Nella domanda c'è una certa confusione insieme alla constatazione di una verità importante. Tanto per cominciare il peccato non è un problema "istintuale". Gli istinti possono spingerci a peccare, questo è vero, ma il peccato implica sempre una scelta morale che è frutto di una deliberazione che mette in gioco l'intelligenza, la ragione e la volontà. Non si pecca per istinto, si pecca perché si vuole fare del male, perché scegliamo di andare contro l'ordine morale inscritto anche nella nostra coscienza.

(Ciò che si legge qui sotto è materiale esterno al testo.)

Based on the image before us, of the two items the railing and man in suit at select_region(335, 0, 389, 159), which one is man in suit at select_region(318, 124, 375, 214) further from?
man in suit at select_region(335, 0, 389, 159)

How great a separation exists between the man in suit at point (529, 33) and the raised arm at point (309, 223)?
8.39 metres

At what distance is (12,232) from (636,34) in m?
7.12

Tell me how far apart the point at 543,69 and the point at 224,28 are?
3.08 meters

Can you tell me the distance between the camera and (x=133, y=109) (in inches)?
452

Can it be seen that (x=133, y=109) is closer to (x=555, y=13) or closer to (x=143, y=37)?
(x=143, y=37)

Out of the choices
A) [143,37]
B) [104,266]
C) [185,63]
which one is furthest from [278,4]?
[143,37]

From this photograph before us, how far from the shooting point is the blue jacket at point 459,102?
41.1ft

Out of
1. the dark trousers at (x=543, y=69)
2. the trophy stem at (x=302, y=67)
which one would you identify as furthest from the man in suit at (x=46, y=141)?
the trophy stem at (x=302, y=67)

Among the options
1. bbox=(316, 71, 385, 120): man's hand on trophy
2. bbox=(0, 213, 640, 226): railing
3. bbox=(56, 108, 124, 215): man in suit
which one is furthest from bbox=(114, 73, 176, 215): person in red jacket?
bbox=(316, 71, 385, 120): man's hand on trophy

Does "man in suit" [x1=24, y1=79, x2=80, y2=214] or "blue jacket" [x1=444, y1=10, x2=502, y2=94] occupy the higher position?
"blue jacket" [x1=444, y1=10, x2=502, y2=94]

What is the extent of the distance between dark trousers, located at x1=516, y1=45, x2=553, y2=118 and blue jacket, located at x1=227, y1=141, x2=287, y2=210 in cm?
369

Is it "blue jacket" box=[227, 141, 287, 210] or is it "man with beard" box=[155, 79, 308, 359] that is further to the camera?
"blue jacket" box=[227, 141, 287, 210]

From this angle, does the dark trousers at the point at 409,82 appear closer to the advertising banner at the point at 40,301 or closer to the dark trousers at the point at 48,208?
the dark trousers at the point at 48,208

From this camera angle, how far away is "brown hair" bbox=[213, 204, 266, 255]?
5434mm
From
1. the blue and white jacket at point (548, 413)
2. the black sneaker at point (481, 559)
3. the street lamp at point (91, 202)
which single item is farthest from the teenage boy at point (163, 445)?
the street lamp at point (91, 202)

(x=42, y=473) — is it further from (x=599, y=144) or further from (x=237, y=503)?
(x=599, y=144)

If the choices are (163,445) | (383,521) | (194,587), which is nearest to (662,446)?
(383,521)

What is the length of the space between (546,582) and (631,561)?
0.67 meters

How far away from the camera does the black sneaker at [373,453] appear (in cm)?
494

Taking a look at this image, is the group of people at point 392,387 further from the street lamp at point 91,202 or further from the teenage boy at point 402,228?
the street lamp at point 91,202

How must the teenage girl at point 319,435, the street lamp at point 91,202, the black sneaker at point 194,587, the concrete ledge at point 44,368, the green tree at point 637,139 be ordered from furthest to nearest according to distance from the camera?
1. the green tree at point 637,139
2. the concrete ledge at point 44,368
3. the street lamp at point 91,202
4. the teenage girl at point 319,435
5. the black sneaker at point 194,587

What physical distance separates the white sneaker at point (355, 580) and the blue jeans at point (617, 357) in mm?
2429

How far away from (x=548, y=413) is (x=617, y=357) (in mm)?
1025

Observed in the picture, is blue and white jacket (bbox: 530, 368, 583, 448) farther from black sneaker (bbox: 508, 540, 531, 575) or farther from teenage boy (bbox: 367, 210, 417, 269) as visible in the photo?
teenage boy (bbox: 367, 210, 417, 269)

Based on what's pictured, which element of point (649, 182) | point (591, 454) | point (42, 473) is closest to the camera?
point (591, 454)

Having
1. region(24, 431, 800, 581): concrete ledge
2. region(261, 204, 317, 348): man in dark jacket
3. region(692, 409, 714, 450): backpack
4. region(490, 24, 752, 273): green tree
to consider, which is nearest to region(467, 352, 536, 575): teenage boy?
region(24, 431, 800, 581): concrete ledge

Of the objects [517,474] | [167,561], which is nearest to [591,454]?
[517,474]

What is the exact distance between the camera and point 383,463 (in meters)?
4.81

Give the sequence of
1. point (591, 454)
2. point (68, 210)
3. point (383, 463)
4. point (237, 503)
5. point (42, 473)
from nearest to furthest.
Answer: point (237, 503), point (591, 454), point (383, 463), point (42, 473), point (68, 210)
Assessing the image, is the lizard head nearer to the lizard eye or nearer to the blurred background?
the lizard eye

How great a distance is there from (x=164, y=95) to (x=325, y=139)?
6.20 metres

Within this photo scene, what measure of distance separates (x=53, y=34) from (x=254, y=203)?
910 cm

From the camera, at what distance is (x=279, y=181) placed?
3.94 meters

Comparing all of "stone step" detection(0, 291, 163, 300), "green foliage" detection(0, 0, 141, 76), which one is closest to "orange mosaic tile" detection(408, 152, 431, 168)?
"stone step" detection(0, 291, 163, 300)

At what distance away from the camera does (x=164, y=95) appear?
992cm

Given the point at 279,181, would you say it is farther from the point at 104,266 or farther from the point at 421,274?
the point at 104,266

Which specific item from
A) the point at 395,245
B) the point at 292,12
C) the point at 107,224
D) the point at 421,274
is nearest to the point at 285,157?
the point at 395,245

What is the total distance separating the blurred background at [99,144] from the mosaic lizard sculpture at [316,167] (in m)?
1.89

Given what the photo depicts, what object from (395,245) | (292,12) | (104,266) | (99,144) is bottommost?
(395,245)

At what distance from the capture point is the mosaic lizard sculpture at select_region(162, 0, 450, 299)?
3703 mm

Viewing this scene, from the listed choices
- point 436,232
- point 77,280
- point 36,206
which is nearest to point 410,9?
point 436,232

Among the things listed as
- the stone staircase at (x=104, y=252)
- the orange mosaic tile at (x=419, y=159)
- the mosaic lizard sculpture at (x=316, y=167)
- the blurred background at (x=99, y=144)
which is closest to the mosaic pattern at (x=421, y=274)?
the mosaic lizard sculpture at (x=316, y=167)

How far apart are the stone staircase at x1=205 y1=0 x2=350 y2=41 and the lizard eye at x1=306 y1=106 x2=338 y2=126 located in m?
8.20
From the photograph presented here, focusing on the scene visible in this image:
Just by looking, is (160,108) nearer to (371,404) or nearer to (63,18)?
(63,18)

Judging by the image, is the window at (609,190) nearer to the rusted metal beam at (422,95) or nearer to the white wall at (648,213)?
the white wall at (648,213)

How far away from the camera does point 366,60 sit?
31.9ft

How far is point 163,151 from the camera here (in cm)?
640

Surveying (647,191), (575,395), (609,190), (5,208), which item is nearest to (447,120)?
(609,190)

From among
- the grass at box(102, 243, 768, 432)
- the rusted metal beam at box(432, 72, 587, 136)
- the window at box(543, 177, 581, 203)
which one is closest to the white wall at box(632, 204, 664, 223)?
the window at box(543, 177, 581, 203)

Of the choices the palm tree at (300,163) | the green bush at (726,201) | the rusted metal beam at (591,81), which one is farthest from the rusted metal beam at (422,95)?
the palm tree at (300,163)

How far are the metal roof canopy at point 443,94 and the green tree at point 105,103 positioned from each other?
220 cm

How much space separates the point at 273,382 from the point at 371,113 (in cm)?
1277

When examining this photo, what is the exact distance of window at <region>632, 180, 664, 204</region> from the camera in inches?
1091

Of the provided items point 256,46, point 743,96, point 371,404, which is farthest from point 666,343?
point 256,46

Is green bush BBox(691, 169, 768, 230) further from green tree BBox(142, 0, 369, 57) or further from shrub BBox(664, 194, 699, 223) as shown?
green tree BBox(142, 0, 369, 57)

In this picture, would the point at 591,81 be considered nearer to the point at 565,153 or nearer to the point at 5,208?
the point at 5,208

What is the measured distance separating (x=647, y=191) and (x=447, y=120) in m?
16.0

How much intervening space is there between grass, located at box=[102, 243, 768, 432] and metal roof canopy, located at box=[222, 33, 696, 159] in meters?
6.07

Gli animali che vivono in una dimensione realmente istintuale non peccano in alcun modo. Non possono peccare perché i loro atti non sono imputabili, mancando in loro l'essere personale libero, intelligente e auto-cosciente. Anche l'uomo, se è quando agisce in modo puramente istintivo non pecca, e anche la legge civile - quando la cosa è dimostrabile - non gli imputa alcun reato. È il caso, per esempio, della legittima difesa. Colui che, accecato dalla paura, apre istintivamente il fuoco sul suo aggressore uccidendolo, non può essere definito assassino e quindi non può essere condannato.

La legge morale non è una sovrapposizione alla struttura antropologica (struttura intrinseca dell'uomo), ma risponde alle esigenze più profonde dell'uomo e della ragione. Ecco perché anche un non credente, un ateo, soprattutto se libero da condizionamenti ideologici, è sensibile alla voce della coscienza che risponde alla legge morale naturale. Potrà non esserci una corrispondenza piena, potranno esserci anche tante contraddizioni, ma mai un'insensibilità radicale. La morale cristiana risponde alla morale naturale, integrandola, esplicandola e - in ultima analisi - perfezionandola. In ognuno di noi in fondo risplende la luce insopprimibile della verità, ed è una luce che chiede di essere rispettata:

 

«In realtà l'ira di Dio si rivela dal cielo contro ogni empietà e ogni ingiustizia di uomini che soffocano la verità nell'ingiustizia, poiché ciò che di Dio si può conoscere è loro manifesto; Dio stesso lo ha loro manifestato. Infatti, dalla creazione del mondo in poi, le sue perfezioni invisibili possono essere contemplate con l'intelletto nelle opere da lui compiute, come la sua eterna potenza e divinità; essi sono dunque inescusabili, perché, pur conoscendo Dio, non gli hanno dato gloria né gli hanno reso grazie come a Dio, ma hanno vaneggiato nei loro ragionamenti e si è ottenebrata la loro mente ottusa. Mentre si dichiaravano sapienti, sono diventati stolti e hanno cambiato la gloria dell'incorruttibile Dio con l'immagine e la figura dell'uomo corruttibile, di uccelli, di quadrupedi e di rettili.

Perciò Dio li ha abbandonati all'impurità secondo i desideri del loro cuore, sì da disonorare fra di loro i propri corpi, poiché essi hanno cambiato la verità di Dio con la menzogna e hanno venerato e adorato la creatura al posto del creatore, che è benedetto nei secoli. Amen» (Rm 1,18-25).